If you’re thinking, “Wait, Chris Shea? Like, the Chris Shea from Shea Butter fame, Chris Shea?”
Then we’re here to say, yep. And if you’re also thinking, “What’s the heir to the world’s largest nut-based lotion fortune doing there?” Well, it all started on his 18th birthday, right after his morning Shea Butter soak but before the day’s second massage that he knew-this pampered life of rubbing well-moisturized elbows with the richest of the rich was not for him. So he turned to his butler Chauncy and said, “Tell your butler to ready the chariot. I’m going to do some art.”

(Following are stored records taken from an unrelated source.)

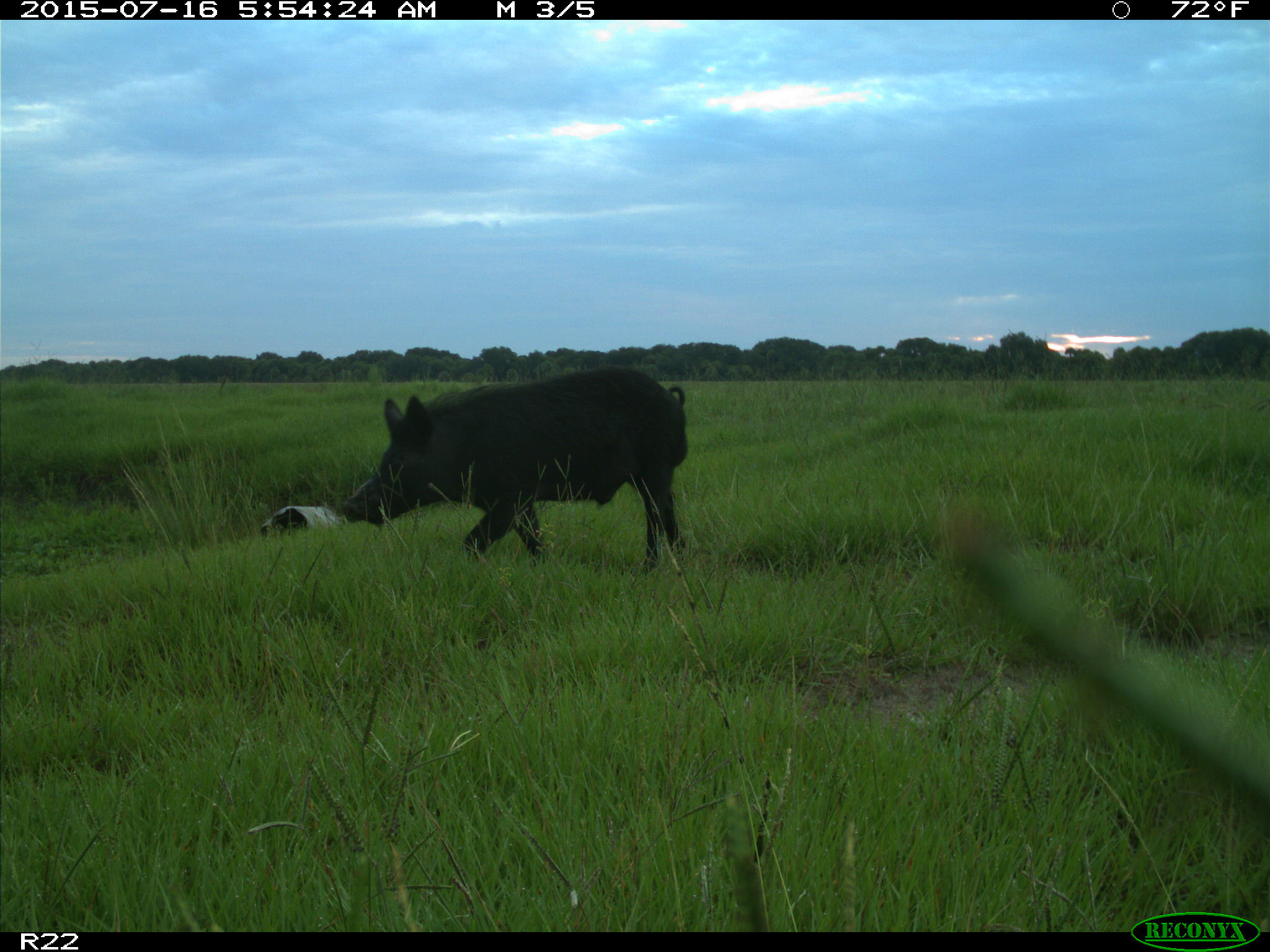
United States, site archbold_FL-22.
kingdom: Animalia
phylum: Chordata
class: Mammalia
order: Artiodactyla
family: Bovidae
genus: Bos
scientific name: Bos taurus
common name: domestic cow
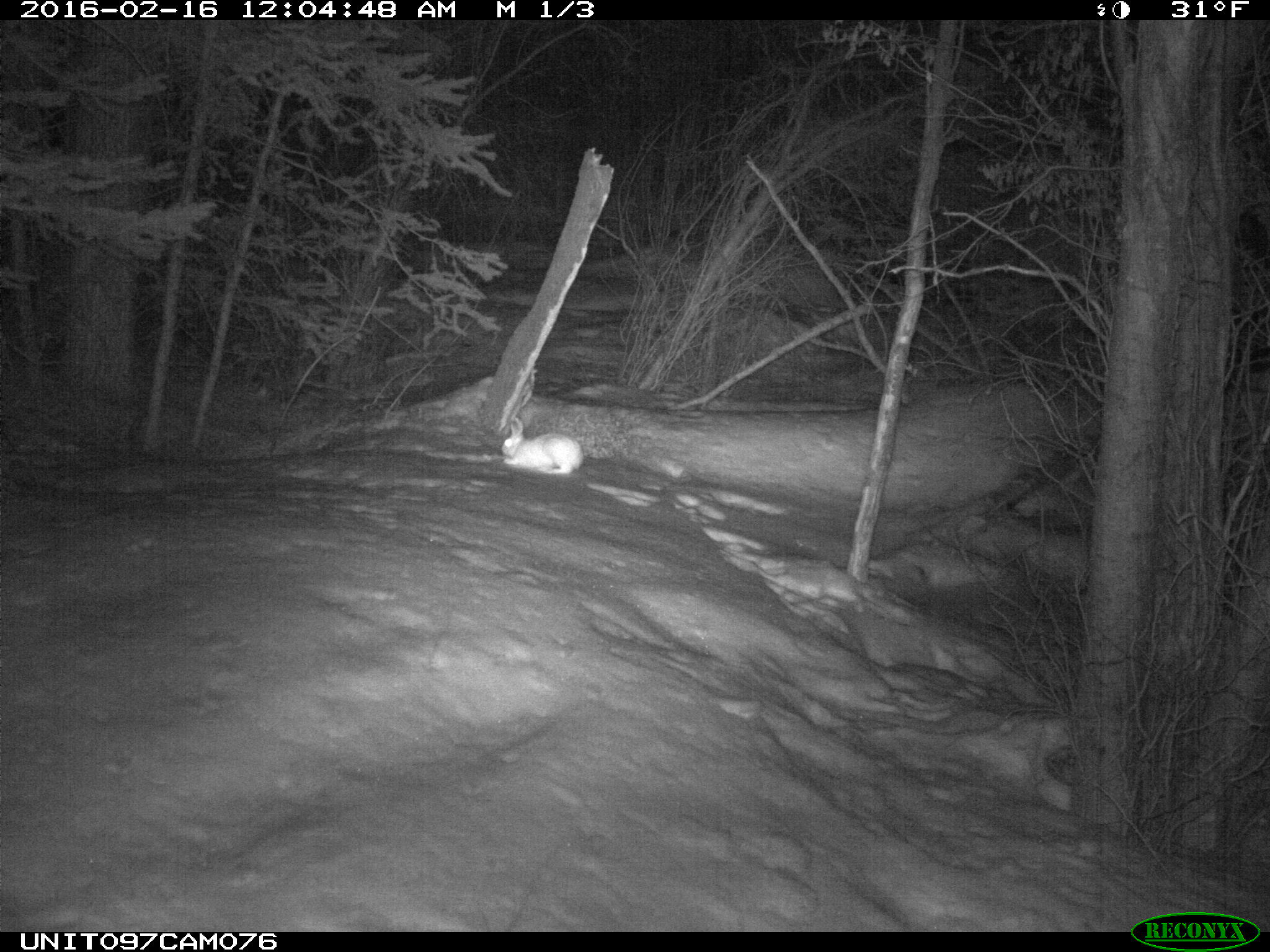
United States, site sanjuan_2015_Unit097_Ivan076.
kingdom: Animalia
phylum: Chordata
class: Mammalia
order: Lagomorpha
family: Leporidae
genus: Lepus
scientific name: Lepus americanus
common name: snowshoe hare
Lepus americanus (snowshoe hare).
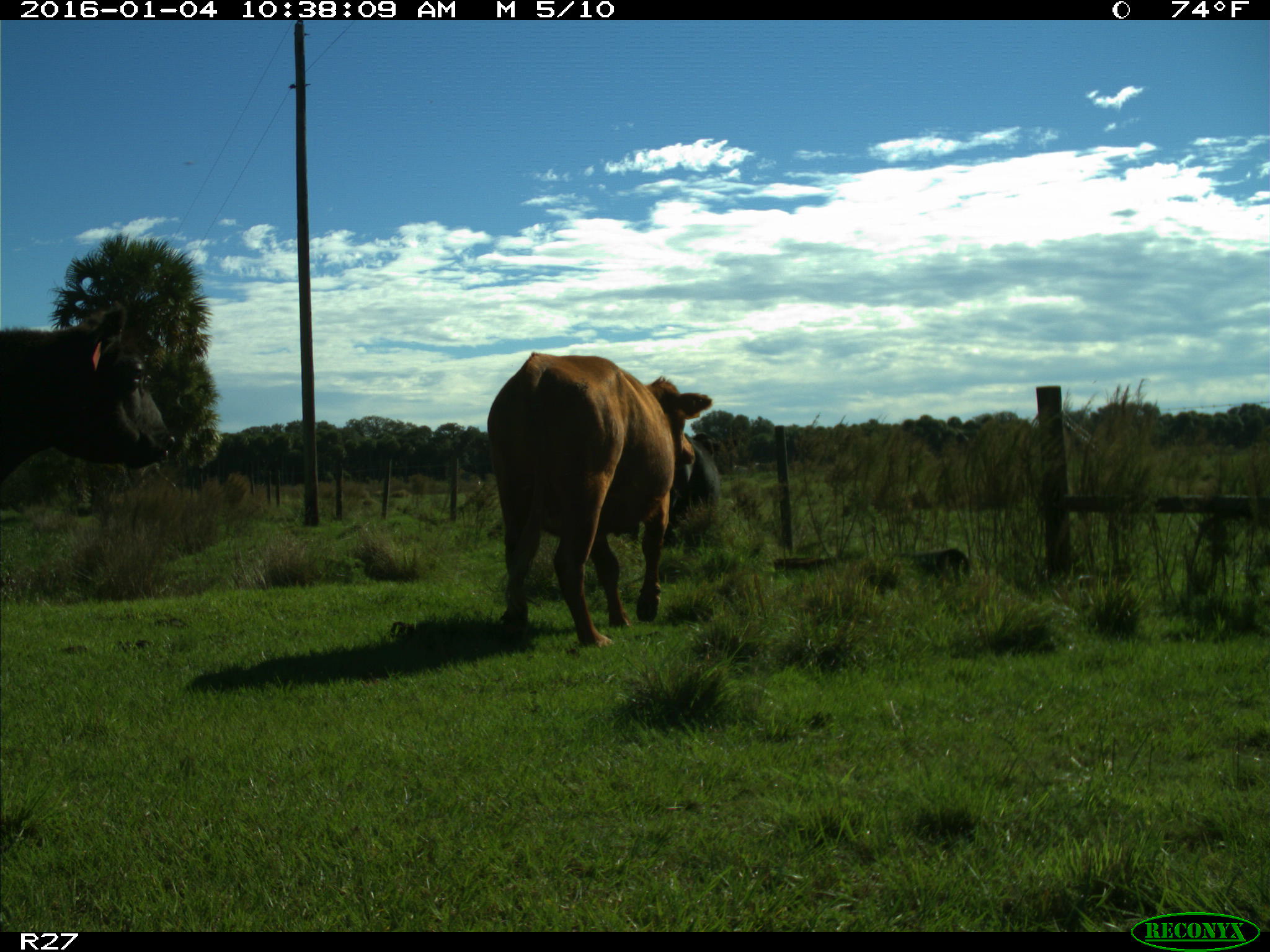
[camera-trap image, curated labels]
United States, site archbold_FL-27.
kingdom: Animalia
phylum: Chordata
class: Mammalia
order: Artiodactyla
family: Bovidae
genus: Bos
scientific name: Bos taurus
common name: domestic cow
Bos taurus (domestic cow).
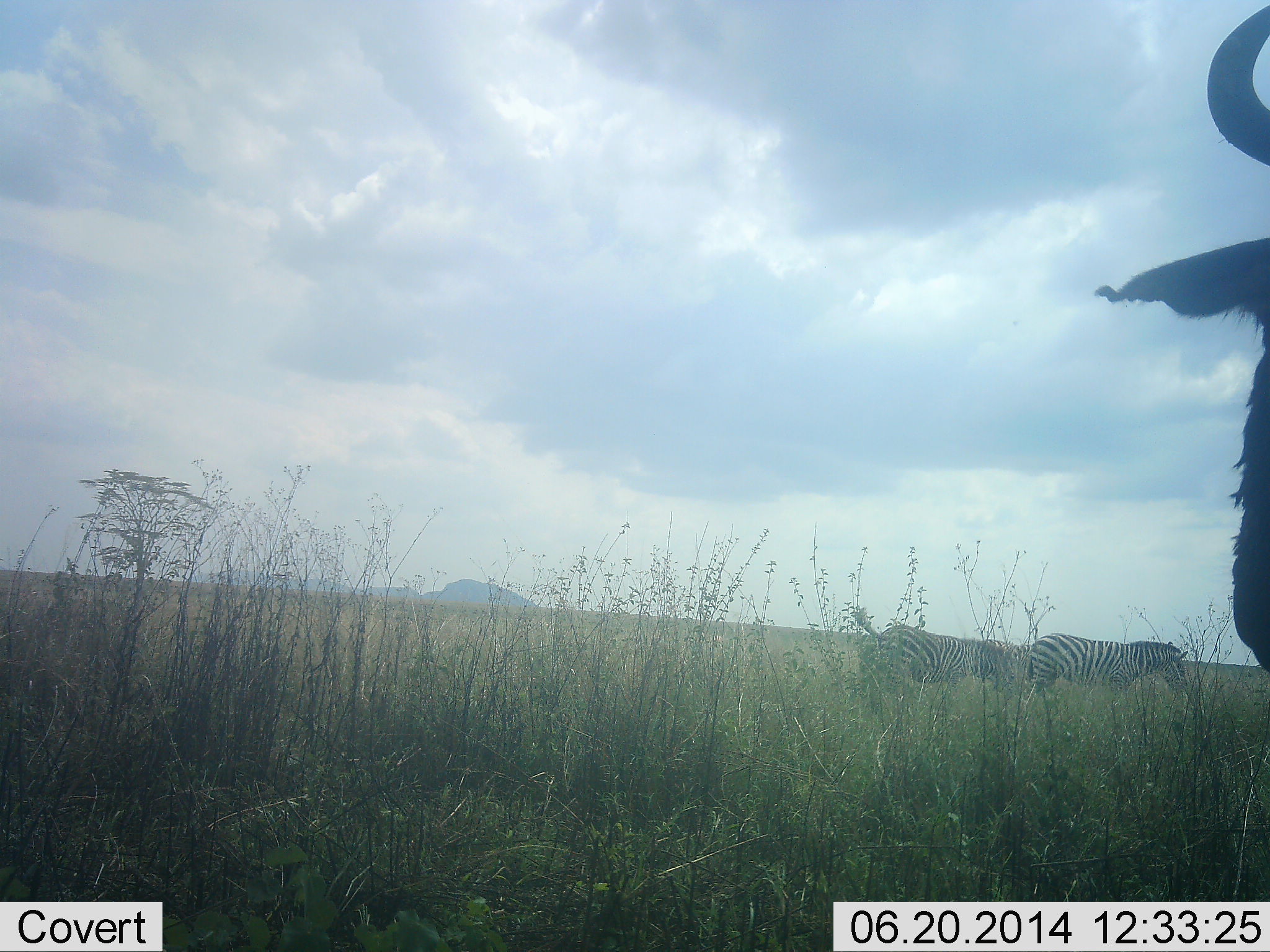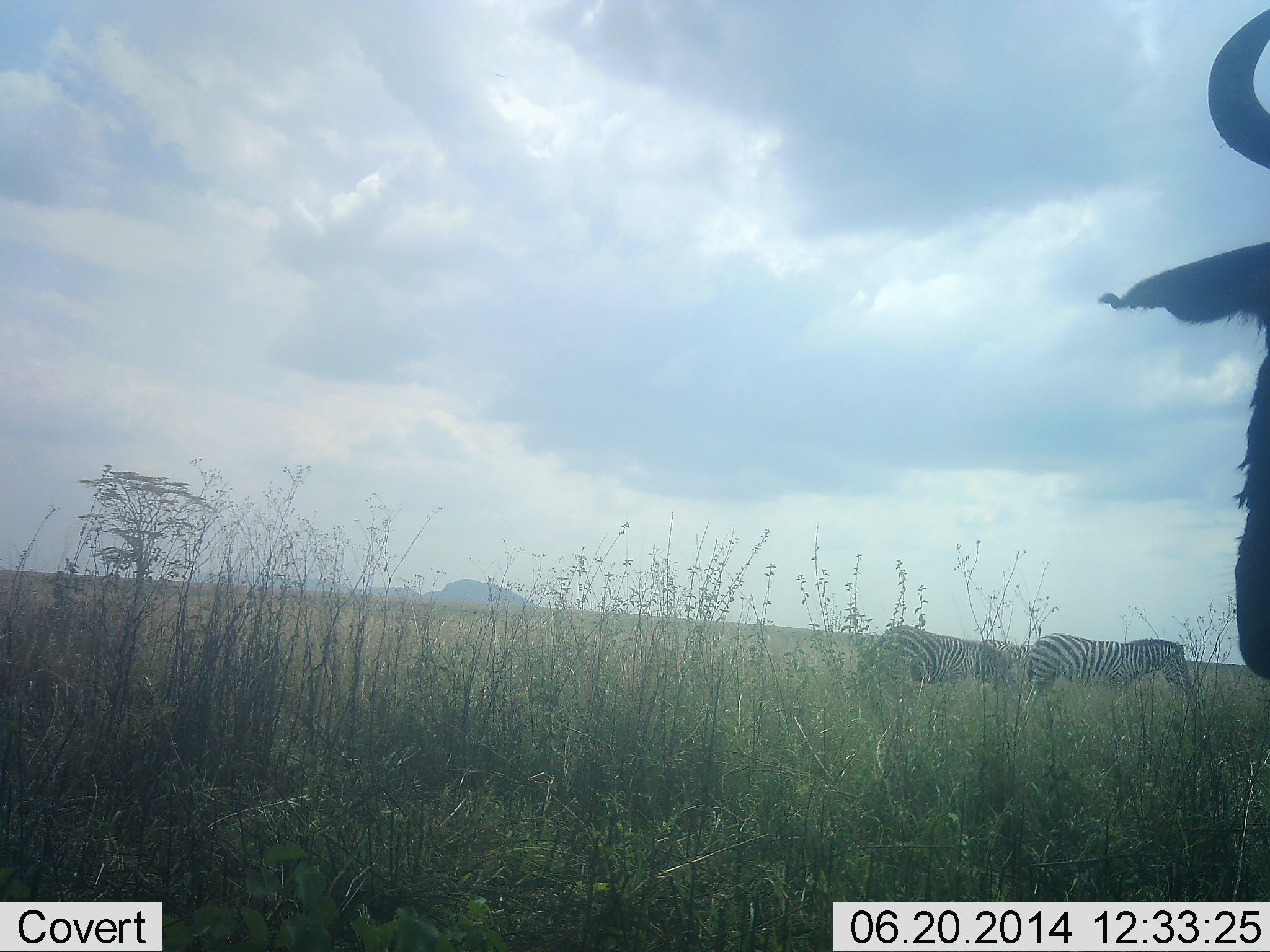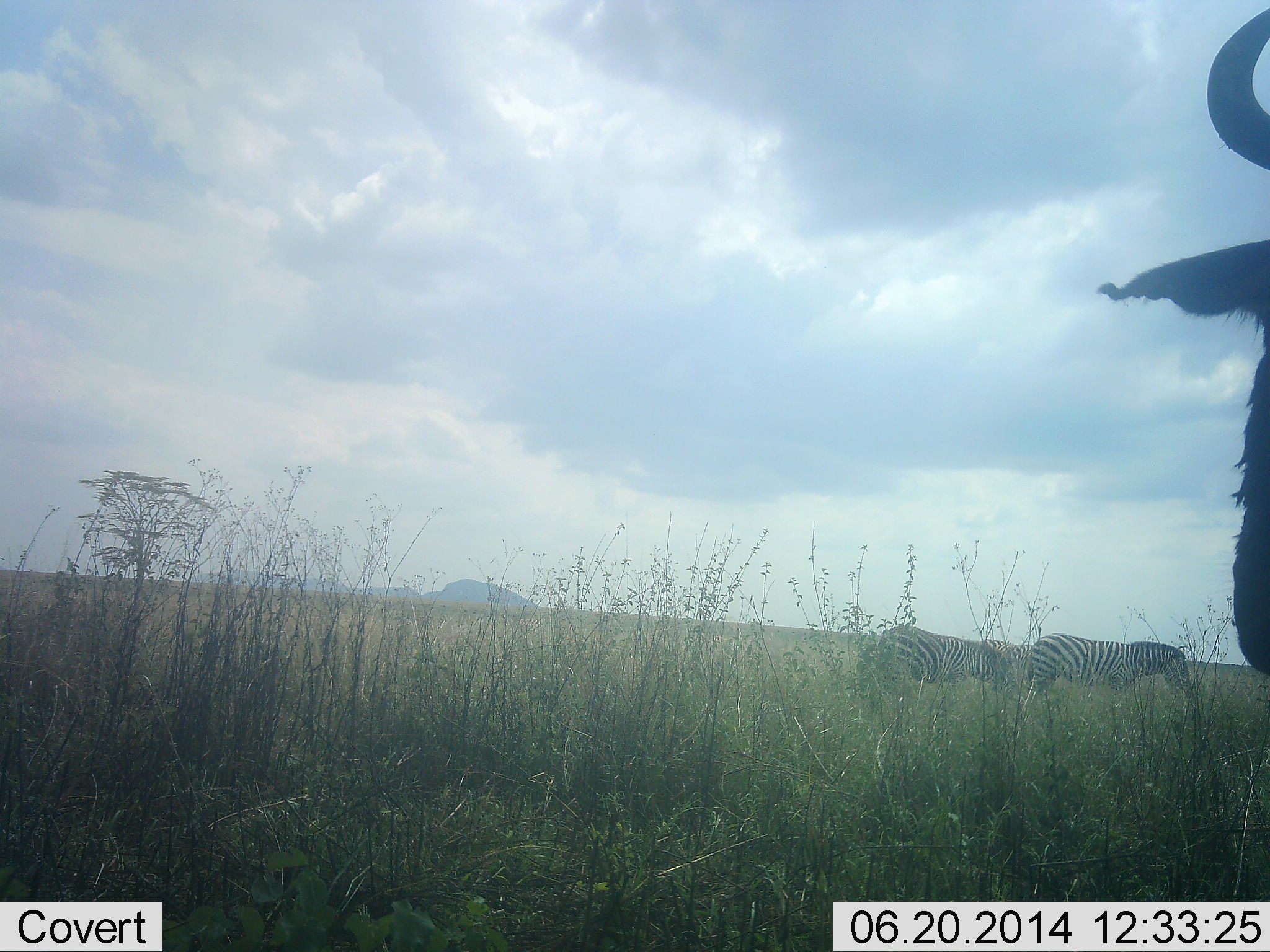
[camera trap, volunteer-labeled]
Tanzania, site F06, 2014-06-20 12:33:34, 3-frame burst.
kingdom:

And art he did. Chris soon got into a rhythm, teaching himself Adobe Photoshop 6 by day, Goodwill hunting for his art director wardrobe during lunch, and working as a janitor at LevLane by night. Until one fateful night, when a half-completed ad was left open, and Chris finished it. And that was just the beginning. New campaigns were appearing out of nowhere! Some thought we were infested with a colony of incredibly talented mice. Or haunted by a ghost with a great eye for design. Once we found out it was Chris, we hired him on the spot and haven’t looked back. And even though he’s accused by many of being some kind of Photoshop witch, Chris actually uses his powers for good. Or at the very least good jokes.
who loves ya?
My lovely son Lincoln, my beautiful wife Jenn, and everyone with chapped elbows.